● **EXERCISE DETAILS**
Every line in the listing below from the one with "USN 'Blue Angels'" through the one with "Μπλε ουρανός με" is to be reproduced exactly, both ends included; leave out the rest.

● **RECORDS FOR THIS EXERCISE**

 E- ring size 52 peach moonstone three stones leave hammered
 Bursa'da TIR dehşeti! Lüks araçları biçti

...

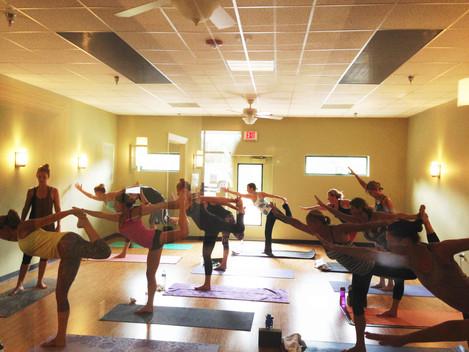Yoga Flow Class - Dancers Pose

...

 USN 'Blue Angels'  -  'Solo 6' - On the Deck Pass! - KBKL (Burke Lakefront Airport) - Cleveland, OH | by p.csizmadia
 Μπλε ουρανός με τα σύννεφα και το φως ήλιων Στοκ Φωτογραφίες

● **TASK SOLUTION**
 USN 'Blue Angels'  -  'Solo 6' - On the Deck Pass! - KBKL (Burke Lakefront Airport) - Cleveland, OH | by p.csizmadia
 Μπλε ουρανός με τα σύννεφα και το φως ήλιων Στοκ Φωτογραφίες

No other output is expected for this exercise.